Some of the respondents’ inferences, such as females being exposed to greater numbers of lifetime stressors than males, are not supported by the empirical literature (6). Likewise, the inference that sex differences stem from learned customs is problematic when one considers evidence of differential pain behaviors in male and female newborns (7,8), despite no clear evidence of associated sex differences in neurocortical responses to pain (9). These developmental findings suggest instead that females are more sensitive than are males to express pain behaviours, which I have previously argued may be an artefact of the unique social subecologies in which human males and females evolved, and the utility of expressing pain for regulating different types of relationships (10).

In addition to promoting self-awareness (eg, to attend to and to protect an injured body part) and learning (eg, to avoid dangerous stimuli [11,12]), pain suffering may have evolved, in part, to be facultatively available to sensory awareness so as to express pain behaviours to selective relationship partners. By expressing or advertising a conditional state of vulnerability to others, individuals may be able to convey the impression of trustworthiness for the ultimate function of assessing, strengthening and soliciting reliable (versus expedient) social support from intimate relationship partners (10,13,14; for similar models of sadness and depression, see references 15 to 17). Indeed, females naturally form fewer, more intimate and consolidated social networks than do males (18), which may favour the advertisement of trust cues via submissive behaviors in the form of appeasement gestures (eg, expressed compassion) and vulnerability displays, including more ubiquitous use of pain and related internalizing behaviours such as depressive and anxiety symptoms (10).

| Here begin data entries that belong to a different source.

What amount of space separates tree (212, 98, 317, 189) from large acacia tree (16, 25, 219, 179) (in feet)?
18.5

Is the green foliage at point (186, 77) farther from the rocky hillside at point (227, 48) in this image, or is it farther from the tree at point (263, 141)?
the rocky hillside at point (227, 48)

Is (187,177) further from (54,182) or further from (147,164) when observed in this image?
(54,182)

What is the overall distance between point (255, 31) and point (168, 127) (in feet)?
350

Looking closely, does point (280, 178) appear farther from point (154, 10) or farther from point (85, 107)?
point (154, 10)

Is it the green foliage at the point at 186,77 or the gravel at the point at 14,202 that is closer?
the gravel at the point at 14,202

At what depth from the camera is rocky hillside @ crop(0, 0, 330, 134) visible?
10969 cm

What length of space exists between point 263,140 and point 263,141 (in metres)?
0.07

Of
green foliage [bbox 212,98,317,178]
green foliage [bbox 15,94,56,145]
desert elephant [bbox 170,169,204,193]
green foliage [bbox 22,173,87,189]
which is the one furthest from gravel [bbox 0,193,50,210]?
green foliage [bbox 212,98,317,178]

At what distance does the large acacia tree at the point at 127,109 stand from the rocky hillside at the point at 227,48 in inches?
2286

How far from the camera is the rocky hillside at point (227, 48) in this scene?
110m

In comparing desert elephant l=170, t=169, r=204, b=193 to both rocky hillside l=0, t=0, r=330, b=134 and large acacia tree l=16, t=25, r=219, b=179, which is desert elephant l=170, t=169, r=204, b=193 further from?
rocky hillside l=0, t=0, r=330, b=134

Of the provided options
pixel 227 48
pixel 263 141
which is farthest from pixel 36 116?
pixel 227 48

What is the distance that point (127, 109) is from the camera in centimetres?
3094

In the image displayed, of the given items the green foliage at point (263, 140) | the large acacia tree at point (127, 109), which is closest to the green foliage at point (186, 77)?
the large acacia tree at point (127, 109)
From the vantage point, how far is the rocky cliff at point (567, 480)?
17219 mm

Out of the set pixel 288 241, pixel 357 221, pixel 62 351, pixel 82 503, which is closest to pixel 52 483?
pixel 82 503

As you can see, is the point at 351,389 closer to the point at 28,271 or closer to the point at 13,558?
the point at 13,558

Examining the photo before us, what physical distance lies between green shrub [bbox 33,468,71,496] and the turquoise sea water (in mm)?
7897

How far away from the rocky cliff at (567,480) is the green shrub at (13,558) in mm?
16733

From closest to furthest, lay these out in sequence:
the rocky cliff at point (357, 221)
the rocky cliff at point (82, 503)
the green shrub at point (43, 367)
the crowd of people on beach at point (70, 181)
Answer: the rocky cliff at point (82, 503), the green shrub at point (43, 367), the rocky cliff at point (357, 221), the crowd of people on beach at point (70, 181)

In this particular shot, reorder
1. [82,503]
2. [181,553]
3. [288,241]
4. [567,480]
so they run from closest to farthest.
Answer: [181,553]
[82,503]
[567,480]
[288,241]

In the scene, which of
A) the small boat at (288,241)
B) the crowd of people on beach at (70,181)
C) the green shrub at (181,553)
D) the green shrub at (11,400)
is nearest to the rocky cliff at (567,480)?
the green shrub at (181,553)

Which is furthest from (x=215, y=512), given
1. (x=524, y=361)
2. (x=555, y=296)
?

According to this model, more frequent interactions with intimate relationship partners are predicted to heighten at puberty, as a result of a natural history of male-biased philopatry (female emigration into one’s husband’s natal community), thereby placing females at greater risk for experiencing pain sensations and pain-causing ailments such as menstrual cramps (10). Developmental research supports this hypothesis by showing that sex differences in pain, depression and related somatic symptoms correspond to pubertal transition in girls (19). This thesis is, alas, currently only able to offer speculative ultimate and mid-level explanations of sex differences in pain; however, it does provide novel hypotheses on various proximate physiological and psychological pain-related mechanisms, particularly because they correspond to the regulation of interpersonal intimacy and broader social contextual factors that characterize prototypical relationship dynamics in males versus females.